Il existe un intérêt juridiquement protégé lorsque le recourant est touché directement et immédiatement dans ses droits propres, ce qui n'est pas le cas lorsqu'il est touché par un simple effet réflexe. L'intérêt juridiquement protégé se distingue de l'intérêt digne de protection, qui n'est pas nécessairement un intérêt juridique, mais peut être un intérêt de fait. Dans le cadre des voies de droit instituées par le CPP, un simple intérêt de fait ne suffit pas à conférer la qualité pour recourir. Le recourant doit ainsi établir que la décision attaquée viole une règle de droit qui a pour but de protéger ses intérêts et qu'il peut en conséquence en déduire un droit subjectif. La violation d'un intérêt relevant d'un autre sujet de droit est insuffisante pour créer la qualité pour recourir (ATF 145 IV 161 consid. 3.1). Une partie qui n'est pas concrètement lésée par la décision ne possède donc pas la qualité pour recourir et son recours est irrecevable (ATF 144 IV 81 consid. 2.3.1). 
Par ailleurs, le recourant doit avoir un intérêt actuel et pratique au recours (ATF 144 IV 81 consid. 2.3.1), respectivement à l'examen des griefs soulevés (arrêt 1B_550/2021 du 13 janvier 2022 consid. 3.2). Il n'est renoncé exceptionnellement à cette condition que si la contestation peut se reproduire en tout temps dans des circonstances identiques ou analogues, si sa nature ne permet pas de la soumettre à une autorité judiciaire avant qu'elle ne perde son actualité et s'il existe un intérêt public suffisamment important à la solution des questions litigieuses en raison de leur portée de principe (ATF 146 II 335 consid. 1.3; 142 I 135 consid. 1.3.1; arrêt 1B_233/2022 du 4 octobre 2022 consid. 2.1). 
 
1.2.1. La notion de partie visée à l'art. 382 CPP doit être comprise au sens des art. 104 et 105 CPP (ATF 146 IV 76 consid. 2.2.2; 139 IV 78 consid. 3.1). Selon l'art. 105 al. 1 let. f CPP, participent à la procédure les tiers touchés par des actes de procédure. Lorsque des participants à la procédure visés à l'al. 1 sont directement touchés dans leurs droits, la qualité de partie leur est reconnue dans la mesure nécessaire à la sauvegarde de leurs intérêts (art. 105 al. 2 CPP). Pour que le participant à la procédure se voie reconnaître la qualité de partie en application de l'art. 105 al. 2 CPP, il faut que l'atteinte à ses droits soit directe, immédiate et personnelle, une atteinte de fait ou indirecte étant insuffisante. L'atteinte est par exemple directe lorsqu'elle entraîne une violation des droits fondamentaux ou des libertés fondamentales, en particulier lorsque des mesures de contrainte sont ordonnées (ATF 145 IV 161 consid. 3.1; 143 IV 40 consid. 3.6; 137 IV 280 consid. 2.2.1).

» **Consignes écrites**:
• 1. Recopiez le passage du texte sur la qualité pour recourir allant de « Par ailleurs, le » jusqu'à « 2022 consid. 2.1). ».
• 2. D'après le texte sur la qualité pour recourir, pourquoi le recours d'une partie qui n'est pas concrètement lésée par la décision est-il irrecevable ?
Les entrées qui suivent n'ont aucun rapport avec le texte sur la qualité pour recourir.

[Entrées de données recueillies]
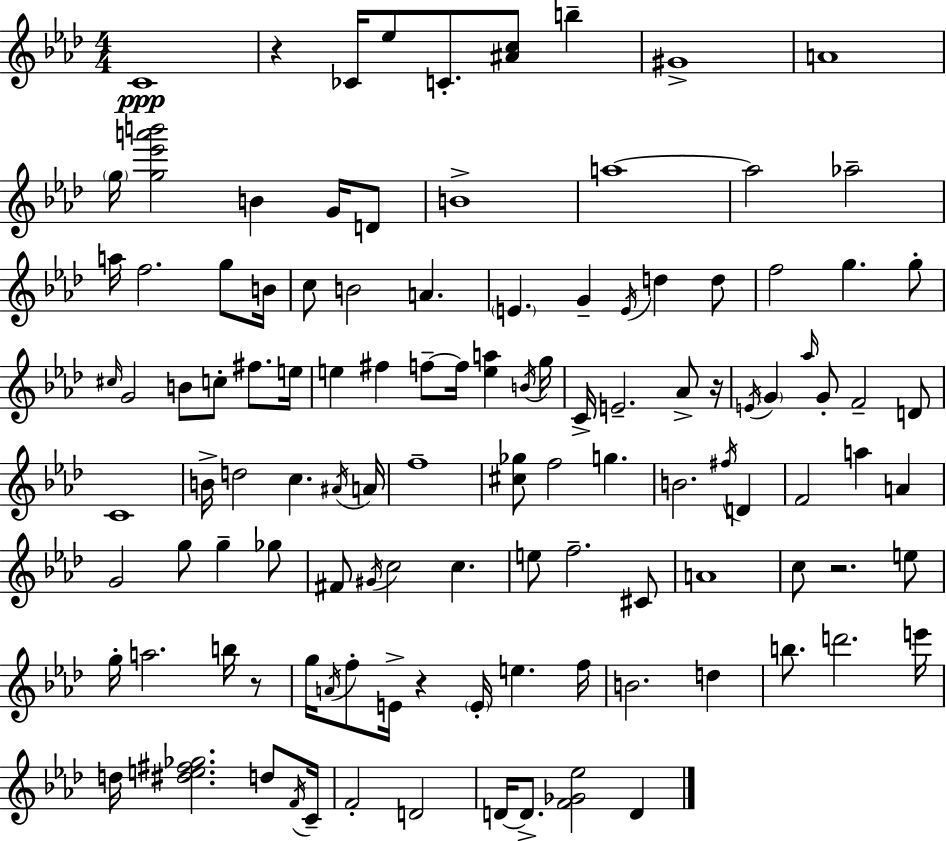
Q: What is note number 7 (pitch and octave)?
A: A4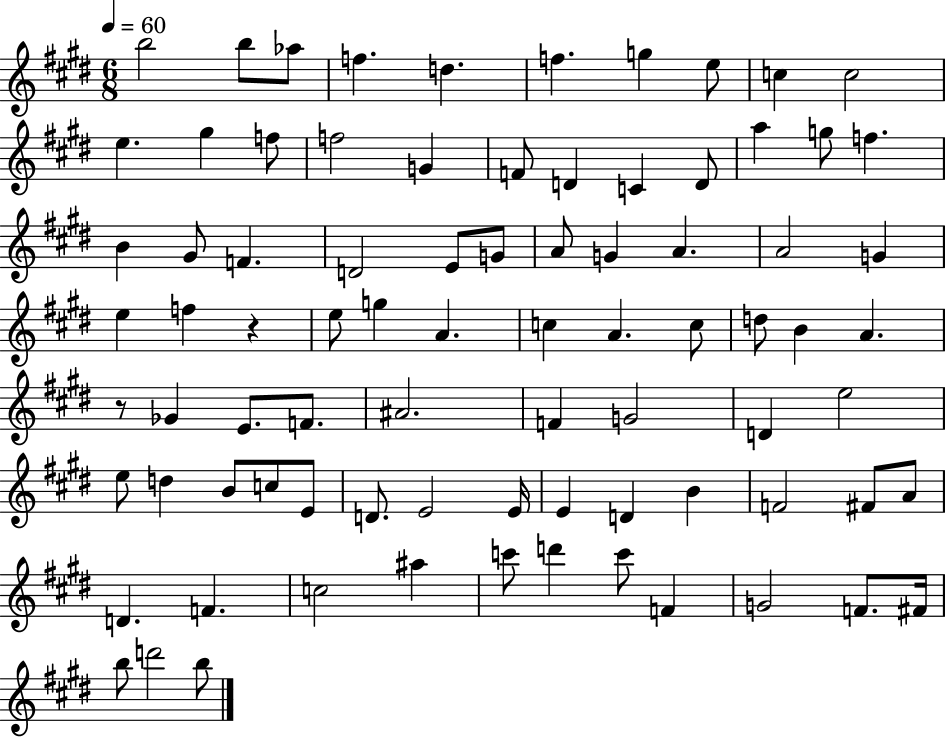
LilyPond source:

{
  \clef treble
  \numericTimeSignature
  \time 6/8
  \key e \major
  \tempo 4 = 60
  b''2 b''8 aes''8 | f''4. d''4. | f''4. g''4 e''8 | c''4 c''2 | \break e''4. gis''4 f''8 | f''2 g'4 | f'8 d'4 c'4 d'8 | a''4 g''8 f''4. | \break b'4 gis'8 f'4. | d'2 e'8 g'8 | a'8 g'4 a'4. | a'2 g'4 | \break e''4 f''4 r4 | e''8 g''4 a'4. | c''4 a'4. c''8 | d''8 b'4 a'4. | \break r8 ges'4 e'8. f'8. | ais'2. | f'4 g'2 | d'4 e''2 | \break e''8 d''4 b'8 c''8 e'8 | d'8. e'2 e'16 | e'4 d'4 b'4 | f'2 fis'8 a'8 | \break d'4. f'4. | c''2 ais''4 | c'''8 d'''4 c'''8 f'4 | g'2 f'8. fis'16 | \break b''8 d'''2 b''8 | \bar "|."
}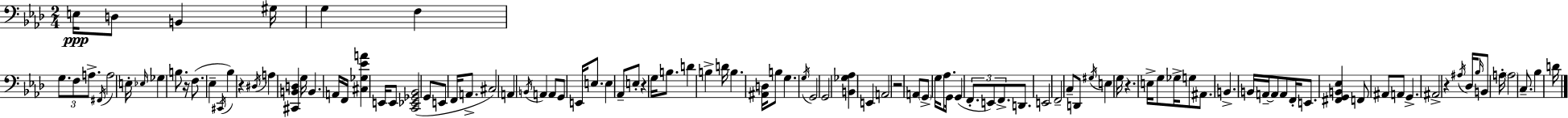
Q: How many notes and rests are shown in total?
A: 110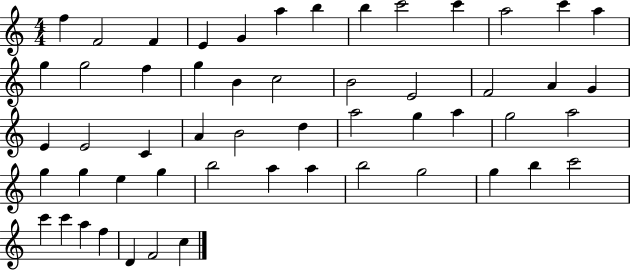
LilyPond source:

{
  \clef treble
  \numericTimeSignature
  \time 4/4
  \key c \major
  f''4 f'2 f'4 | e'4 g'4 a''4 b''4 | b''4 c'''2 c'''4 | a''2 c'''4 a''4 | \break g''4 g''2 f''4 | g''4 b'4 c''2 | b'2 e'2 | f'2 a'4 g'4 | \break e'4 e'2 c'4 | a'4 b'2 d''4 | a''2 g''4 a''4 | g''2 a''2 | \break g''4 g''4 e''4 g''4 | b''2 a''4 a''4 | b''2 g''2 | g''4 b''4 c'''2 | \break c'''4 c'''4 a''4 f''4 | d'4 f'2 c''4 | \bar "|."
}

» **Réponses aux consignes**:
• 1.
Par ailleurs, le recourant doit avoir un intérêt actuel et pratique au recours (ATF 144 IV 81 consid. 2.3.1), respectivement à l'examen des griefs soulevés (arrêt 1B_550/2021 du 13 janvier 2022 consid. 3.2). Il n'est renoncé exceptionnellement à cette condition que si la contestation peut se reproduire en tout temps dans des circonstances identiques ou analogues, si sa nature ne permet pas de la soumettre à une autorité judiciaire avant qu'elle ne perde son actualité et s'il existe un intérêt public suffisamment important à la solution des questions litigieuses en raison de leur portée de principe (ATF 146 II 335 consid. 1.3; 142 I 135 consid. 1.3.1; arrêt 1B_233/2022 du 4 octobre 2022 consid. 2.1).

• 2. Parce que cette partie n'a pas la qualité pour recourir. Pour l'avoir, le recourant doit être touché directement et immédiatement dans ses droits propres et établir que la décision viole une règle de droit qui protège ses intérêts. Un simple intérêt de fait ne suffit pas, ni l'atteinte à l'intérêt d'un autre sujet de droit.